STANLEY KURTZ has responded to my earlier post on polygamy. His big worry: I’m too influential! Actually, there’s a lot more to it than that, and I’ve got to get ready for a committee meeting followed by two classes, so further reply on my part will have to come later.
UPDATE: Well, the polygamy post generated considerable email. Reader Cameron Gressly sends a rather lengthy email, but here’s the key part:
Polygamy may sound fairly innocuous to someone who has not lived in a polygamous culture, but if you were able to take a year or two off to live in say, Mali, you would not find it so impressive. The olygamous culture produces weak families with serious inter sibling and inter spousal rivalries – something that spills out into the society at large. Men marry, deceiving their first wives into believing that they will not do to them as their neighbors have done, then blithely bring home wife number two, then wife number three or more. The women, the wives, are expected to work to maintain their own offspring. African women have asked me why they should be expected to invest much in their marriage when the husband betrays them with co-wives. I have had African men tell me they did not understand why their father betrayed their mother with another wife. I have lived nearly 20 years in Africa, so this comes from first hand witness.
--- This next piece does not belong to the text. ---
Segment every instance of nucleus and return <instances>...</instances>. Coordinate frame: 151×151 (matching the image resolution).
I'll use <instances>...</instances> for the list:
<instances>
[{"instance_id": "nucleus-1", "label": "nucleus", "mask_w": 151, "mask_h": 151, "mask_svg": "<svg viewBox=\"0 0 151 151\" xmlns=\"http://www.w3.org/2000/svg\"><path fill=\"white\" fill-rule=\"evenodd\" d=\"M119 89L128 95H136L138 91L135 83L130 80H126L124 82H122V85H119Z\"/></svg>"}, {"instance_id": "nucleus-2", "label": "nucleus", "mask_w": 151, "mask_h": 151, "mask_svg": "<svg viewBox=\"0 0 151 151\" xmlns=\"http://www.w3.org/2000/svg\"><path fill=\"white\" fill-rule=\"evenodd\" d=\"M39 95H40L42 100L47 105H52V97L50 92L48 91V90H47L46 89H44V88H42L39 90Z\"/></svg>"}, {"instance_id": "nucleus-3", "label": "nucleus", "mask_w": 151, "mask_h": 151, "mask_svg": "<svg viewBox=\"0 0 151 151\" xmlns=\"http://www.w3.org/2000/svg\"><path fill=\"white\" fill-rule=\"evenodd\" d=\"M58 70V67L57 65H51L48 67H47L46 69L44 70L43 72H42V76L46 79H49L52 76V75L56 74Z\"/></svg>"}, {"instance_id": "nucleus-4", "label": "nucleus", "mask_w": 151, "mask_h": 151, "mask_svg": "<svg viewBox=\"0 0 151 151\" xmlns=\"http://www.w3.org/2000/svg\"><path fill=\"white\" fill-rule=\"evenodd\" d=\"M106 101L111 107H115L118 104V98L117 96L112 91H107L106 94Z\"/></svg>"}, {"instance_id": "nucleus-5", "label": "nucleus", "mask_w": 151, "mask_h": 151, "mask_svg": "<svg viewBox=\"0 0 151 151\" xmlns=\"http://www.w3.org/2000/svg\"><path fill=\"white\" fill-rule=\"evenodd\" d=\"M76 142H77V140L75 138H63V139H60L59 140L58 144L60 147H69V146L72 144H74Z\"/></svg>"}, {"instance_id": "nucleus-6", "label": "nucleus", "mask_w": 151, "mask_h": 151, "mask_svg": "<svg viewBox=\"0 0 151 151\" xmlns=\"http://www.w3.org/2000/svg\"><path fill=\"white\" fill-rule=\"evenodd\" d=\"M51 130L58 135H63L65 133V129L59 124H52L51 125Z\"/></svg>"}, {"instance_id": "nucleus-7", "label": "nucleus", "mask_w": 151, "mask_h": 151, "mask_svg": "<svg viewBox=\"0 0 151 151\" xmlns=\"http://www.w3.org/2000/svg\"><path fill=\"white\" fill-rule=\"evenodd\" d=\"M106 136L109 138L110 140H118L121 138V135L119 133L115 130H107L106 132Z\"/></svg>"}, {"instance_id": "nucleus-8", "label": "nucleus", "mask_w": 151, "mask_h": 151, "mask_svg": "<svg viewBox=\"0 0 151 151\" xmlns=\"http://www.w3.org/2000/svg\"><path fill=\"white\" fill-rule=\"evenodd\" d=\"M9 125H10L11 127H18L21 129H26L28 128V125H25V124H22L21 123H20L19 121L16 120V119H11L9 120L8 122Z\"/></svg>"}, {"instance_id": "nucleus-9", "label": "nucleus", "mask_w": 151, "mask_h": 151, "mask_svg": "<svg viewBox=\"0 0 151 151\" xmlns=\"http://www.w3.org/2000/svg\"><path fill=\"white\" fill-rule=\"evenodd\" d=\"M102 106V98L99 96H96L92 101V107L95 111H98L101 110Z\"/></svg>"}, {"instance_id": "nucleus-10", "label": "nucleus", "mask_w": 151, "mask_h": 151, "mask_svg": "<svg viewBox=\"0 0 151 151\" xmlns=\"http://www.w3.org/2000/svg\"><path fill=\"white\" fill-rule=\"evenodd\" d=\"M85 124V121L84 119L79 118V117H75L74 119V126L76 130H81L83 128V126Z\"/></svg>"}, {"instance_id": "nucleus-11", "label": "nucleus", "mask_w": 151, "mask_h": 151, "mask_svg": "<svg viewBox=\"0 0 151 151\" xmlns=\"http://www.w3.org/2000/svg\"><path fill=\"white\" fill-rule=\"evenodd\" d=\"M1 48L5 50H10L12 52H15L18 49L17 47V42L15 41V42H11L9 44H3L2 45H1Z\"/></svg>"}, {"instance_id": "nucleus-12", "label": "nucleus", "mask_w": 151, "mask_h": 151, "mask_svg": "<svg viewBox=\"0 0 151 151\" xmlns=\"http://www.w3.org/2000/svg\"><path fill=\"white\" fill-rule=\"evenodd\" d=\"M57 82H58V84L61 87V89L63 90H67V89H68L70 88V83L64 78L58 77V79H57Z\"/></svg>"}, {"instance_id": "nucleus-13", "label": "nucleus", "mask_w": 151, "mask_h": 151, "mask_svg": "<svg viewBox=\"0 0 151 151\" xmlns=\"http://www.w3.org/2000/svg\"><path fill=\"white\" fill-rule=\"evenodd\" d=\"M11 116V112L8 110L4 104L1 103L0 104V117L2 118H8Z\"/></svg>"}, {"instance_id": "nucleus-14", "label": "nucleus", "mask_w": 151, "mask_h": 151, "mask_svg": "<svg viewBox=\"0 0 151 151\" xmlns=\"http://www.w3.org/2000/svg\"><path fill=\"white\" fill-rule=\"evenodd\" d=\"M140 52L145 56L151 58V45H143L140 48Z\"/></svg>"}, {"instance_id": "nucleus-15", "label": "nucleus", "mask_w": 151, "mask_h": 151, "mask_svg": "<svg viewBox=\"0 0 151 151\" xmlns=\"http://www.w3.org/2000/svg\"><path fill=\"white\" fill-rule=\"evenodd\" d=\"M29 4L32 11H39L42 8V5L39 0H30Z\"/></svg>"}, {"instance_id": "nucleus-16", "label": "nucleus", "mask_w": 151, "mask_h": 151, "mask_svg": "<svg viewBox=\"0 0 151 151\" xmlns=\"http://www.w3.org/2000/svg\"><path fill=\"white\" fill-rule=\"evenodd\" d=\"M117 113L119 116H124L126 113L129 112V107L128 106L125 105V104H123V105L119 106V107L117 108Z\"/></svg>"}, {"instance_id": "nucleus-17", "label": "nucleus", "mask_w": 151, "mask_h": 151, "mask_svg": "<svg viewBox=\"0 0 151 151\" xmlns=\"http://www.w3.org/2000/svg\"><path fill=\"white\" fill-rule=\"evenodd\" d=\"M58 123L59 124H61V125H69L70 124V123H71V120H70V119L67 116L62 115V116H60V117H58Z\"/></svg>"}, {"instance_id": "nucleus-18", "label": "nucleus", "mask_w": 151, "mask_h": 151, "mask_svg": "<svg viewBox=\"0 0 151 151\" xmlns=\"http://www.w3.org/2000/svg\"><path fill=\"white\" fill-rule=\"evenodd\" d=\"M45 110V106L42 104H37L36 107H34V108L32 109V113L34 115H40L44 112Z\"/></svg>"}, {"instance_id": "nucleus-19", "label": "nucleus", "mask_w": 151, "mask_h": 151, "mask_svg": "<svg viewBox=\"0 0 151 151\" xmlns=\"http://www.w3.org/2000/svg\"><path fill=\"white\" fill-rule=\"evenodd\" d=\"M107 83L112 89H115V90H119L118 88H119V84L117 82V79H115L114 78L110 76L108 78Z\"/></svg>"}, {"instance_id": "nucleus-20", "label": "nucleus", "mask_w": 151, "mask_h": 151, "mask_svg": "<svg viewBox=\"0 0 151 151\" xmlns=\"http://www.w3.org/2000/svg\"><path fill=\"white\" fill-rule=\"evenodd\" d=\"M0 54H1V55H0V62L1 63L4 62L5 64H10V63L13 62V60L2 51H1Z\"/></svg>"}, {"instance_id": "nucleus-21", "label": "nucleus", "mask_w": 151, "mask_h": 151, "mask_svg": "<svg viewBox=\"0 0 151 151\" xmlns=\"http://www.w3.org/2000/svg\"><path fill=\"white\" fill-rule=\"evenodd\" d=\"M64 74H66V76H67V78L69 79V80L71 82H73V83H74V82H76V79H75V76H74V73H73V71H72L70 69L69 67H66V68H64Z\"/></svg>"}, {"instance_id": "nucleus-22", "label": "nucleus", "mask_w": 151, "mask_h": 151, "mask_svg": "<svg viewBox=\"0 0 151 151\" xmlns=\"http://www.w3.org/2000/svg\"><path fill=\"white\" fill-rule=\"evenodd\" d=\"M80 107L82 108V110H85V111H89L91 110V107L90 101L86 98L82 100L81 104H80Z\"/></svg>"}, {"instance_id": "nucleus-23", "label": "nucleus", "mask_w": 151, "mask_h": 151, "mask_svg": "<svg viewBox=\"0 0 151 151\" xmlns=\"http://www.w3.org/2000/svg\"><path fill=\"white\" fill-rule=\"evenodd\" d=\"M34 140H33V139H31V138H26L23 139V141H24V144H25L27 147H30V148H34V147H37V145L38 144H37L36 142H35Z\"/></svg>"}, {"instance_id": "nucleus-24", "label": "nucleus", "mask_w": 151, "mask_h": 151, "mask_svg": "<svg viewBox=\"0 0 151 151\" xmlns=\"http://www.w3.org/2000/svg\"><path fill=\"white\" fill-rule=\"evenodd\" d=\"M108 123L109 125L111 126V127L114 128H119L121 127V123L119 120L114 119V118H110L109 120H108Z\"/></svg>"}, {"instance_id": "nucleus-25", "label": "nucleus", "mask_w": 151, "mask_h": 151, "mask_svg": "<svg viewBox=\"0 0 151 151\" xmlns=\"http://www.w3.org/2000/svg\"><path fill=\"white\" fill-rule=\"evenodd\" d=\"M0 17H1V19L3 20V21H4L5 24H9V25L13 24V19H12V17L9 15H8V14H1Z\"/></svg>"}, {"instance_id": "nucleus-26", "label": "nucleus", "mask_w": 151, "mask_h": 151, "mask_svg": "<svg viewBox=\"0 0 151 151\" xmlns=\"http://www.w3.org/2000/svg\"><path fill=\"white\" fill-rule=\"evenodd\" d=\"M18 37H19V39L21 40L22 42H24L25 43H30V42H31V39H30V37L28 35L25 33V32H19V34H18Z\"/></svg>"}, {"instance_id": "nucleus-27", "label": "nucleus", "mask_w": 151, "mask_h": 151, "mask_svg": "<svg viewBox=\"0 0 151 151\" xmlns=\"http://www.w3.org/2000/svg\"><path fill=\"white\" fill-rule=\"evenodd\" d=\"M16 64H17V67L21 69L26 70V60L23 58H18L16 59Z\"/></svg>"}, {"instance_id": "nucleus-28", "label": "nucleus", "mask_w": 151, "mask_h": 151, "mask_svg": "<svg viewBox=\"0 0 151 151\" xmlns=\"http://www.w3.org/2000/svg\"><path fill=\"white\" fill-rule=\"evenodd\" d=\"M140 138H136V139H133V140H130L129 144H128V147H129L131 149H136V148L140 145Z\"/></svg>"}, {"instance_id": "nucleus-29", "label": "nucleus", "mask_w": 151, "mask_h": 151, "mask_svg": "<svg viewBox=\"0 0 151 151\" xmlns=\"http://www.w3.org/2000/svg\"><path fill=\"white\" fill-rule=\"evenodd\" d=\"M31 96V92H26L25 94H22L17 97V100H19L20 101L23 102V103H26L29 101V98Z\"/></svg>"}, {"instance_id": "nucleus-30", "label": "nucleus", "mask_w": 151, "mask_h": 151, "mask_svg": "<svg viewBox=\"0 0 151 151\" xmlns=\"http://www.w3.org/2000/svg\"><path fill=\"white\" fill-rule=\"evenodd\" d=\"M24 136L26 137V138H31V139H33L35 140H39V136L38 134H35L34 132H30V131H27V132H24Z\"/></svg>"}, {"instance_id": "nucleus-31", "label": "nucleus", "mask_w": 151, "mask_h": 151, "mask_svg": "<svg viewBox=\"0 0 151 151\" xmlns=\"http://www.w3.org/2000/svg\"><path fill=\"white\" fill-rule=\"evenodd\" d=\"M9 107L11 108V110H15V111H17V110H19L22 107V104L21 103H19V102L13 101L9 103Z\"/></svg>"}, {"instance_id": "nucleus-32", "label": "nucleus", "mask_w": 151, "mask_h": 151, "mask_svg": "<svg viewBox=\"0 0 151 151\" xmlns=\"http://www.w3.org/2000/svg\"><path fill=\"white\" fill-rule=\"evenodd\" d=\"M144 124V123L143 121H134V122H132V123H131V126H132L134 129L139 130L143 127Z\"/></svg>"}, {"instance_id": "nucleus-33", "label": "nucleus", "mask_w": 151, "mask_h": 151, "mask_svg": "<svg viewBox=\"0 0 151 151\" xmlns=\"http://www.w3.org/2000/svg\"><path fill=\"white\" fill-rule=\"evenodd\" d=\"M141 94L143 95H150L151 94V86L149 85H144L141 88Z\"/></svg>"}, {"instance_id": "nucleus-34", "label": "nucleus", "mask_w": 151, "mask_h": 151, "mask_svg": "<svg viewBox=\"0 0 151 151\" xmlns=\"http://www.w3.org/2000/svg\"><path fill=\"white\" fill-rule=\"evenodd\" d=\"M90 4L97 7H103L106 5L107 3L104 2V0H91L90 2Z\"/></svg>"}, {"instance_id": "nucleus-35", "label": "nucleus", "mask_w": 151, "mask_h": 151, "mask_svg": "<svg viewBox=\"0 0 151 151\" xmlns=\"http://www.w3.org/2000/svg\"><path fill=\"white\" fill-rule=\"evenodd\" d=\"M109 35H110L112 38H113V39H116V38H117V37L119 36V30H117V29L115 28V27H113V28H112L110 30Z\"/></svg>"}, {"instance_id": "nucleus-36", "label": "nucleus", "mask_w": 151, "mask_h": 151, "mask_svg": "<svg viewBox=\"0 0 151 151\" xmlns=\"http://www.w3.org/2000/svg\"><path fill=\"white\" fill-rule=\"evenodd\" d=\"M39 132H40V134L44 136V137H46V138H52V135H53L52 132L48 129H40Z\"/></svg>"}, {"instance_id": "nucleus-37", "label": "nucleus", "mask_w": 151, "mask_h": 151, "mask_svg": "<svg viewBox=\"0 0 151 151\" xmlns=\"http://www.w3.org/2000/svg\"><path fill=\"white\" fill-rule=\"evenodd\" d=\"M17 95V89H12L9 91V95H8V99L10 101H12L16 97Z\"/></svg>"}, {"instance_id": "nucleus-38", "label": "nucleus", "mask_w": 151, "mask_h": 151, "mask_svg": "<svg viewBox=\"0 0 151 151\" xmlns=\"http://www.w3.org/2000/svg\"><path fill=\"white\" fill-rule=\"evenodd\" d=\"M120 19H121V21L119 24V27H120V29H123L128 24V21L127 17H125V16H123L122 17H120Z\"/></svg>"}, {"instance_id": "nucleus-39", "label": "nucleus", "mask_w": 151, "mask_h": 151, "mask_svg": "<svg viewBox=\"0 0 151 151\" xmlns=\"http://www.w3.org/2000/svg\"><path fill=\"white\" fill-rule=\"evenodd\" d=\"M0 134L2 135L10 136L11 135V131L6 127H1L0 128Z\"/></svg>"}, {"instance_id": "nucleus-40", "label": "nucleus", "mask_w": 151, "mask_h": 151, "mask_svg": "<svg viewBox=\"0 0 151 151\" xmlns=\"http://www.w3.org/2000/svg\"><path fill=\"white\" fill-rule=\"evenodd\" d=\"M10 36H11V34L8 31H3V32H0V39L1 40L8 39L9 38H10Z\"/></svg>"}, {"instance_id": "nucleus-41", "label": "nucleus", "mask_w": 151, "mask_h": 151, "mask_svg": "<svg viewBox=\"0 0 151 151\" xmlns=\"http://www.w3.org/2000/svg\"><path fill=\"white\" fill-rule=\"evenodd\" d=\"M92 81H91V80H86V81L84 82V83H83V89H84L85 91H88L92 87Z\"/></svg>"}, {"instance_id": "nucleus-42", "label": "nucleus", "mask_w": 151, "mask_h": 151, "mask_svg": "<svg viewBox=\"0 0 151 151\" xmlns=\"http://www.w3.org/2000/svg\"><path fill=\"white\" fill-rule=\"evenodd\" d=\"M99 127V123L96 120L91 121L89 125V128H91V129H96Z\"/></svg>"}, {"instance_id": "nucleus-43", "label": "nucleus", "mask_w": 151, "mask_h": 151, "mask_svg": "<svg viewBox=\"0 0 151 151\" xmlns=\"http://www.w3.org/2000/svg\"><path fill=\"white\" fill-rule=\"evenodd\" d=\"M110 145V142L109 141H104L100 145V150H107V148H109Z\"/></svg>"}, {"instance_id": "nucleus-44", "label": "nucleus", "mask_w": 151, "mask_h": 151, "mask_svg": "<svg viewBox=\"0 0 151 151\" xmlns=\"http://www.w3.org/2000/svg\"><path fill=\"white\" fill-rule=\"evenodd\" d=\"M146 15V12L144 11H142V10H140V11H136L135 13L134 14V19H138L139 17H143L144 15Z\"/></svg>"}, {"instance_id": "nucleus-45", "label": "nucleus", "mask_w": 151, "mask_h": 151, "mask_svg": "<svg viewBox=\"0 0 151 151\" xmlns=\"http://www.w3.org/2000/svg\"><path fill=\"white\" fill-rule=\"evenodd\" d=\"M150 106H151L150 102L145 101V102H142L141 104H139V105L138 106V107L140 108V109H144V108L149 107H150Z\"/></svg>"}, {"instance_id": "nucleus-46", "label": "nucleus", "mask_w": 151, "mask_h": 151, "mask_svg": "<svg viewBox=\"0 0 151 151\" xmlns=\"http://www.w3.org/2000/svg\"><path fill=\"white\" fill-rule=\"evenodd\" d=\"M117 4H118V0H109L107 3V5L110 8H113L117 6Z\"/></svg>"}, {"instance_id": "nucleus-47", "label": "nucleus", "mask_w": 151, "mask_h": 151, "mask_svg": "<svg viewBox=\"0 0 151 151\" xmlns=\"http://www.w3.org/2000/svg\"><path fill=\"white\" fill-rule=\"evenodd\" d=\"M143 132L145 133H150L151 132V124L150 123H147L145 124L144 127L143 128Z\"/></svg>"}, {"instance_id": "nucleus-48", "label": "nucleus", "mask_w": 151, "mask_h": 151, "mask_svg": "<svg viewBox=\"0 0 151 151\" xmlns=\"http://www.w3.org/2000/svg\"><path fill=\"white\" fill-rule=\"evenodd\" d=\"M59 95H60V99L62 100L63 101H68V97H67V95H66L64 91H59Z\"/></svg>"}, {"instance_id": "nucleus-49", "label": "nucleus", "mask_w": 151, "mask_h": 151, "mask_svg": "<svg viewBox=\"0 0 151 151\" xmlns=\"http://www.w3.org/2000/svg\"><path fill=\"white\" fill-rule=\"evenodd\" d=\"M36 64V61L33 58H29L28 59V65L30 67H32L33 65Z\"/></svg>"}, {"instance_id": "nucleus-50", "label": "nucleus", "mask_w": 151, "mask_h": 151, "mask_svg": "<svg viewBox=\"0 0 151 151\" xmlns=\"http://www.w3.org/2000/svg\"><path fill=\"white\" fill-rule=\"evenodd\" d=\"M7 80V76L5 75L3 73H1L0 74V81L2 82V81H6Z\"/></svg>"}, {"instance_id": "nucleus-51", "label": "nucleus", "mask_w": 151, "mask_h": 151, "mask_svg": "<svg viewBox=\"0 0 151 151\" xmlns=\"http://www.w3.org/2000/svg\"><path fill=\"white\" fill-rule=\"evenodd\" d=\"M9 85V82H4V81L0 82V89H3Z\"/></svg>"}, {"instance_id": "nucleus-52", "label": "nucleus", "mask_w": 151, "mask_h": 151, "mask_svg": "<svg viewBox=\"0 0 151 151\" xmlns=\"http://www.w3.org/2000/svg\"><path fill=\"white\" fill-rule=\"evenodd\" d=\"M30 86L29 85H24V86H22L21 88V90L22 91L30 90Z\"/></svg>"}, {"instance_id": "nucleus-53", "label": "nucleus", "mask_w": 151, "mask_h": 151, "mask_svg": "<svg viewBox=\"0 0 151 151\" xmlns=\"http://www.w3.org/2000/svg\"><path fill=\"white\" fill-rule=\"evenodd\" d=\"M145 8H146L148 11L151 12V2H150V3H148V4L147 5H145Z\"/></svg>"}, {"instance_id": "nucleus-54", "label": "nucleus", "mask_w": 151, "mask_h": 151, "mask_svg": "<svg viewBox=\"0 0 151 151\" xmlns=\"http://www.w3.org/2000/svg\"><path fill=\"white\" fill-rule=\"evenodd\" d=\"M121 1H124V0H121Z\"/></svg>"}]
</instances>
I’ve never been to Mali, but though my Nigerian family are not polygamous (Anglicans seldom are, with the quasi-exception of Prince Charles and his ilk), the stories I hear of polygamous wives asking how monogamous women can stand being the only one to look after a husband without help don’t jibe with this. But there you are.
Clayton Cramer, meanwhile, sends a link to this post, arguing that child abuse, etc., is common in “polygamous subcultures” within the United States, such as splinter Mormon groups and the David Koresh cult. Well,this is no argument: When polygamy is criminal, it makes sense that criminals will be polygamists. Cramer also links to an earlier post of mine on Rick Santorum, but seems to miss the point.
However, this passage of Clayton’s pretty much matches my view:
If two (or three, or four, or five) adults want to live together in “plural marriage” or have a “polyamorous” arrangement, I don’t see any strong argument for the government knocking on the door and asking them to explain their actions. But I also don’t see that the government has an obligation to give them any recognition or financial support. If your argument for your sexual relationships is based on a right to privacy, don’t demand public recognition or assistance.
But why does any relationship produce an obligation on the part of the government to provide recognition or support? It’s certainly true, as some other readers pointed out (and as Clayton’s linked Mormon story reports) that some polygamous arrangements now are basically welfare scams. But that’s a welfare issue, not a marriage issue.
Kurtz, on the other hand, says that Western marriage is based on “companionate love.” I certainly hope so, but I wonder whether the cultural concern that he describes forms an adequate underpinning for legal requirements. (And wouldn’t that, in itself, be an argument in favor of gay marriage, so long as it was based on companionate love?)
He also writes: “For me, the key issue is polyamory.” Well, that’s been around since the ’60s (and still is: someone was just telling me that “the Knoxville swinger scene is unbelievable”) — though in my observations of those many who tried it in in my parents’ generation, it fails a lot more than it succeeds. Not being a polyamorist myself, I’ll leave the practical details to Eric S. Raymond or someone who can say more. But I do remember a conversation I had with Saul Levmore years ago, when U. Va. was thinking about banning student-faculty relationships. I observed that in my observation those usually didn’t work out. “So what?” he responded. “Hardly any relationships work out!”
Having watched my parents’ generation make fools of themselves experimenting with open marriage, I’m not overenthusiastic about polyamory or polygamy. But on the other hand, my experience is that people can make the most unpromising relationships work out well, and the most promising ones turn out badly. I’m also not at all convinced that the state is better at picking winners in this field than in others.
Meanwhile, I’m happy to say that I’ve gotten no hatemail on this post. Pejman may not be so lucky.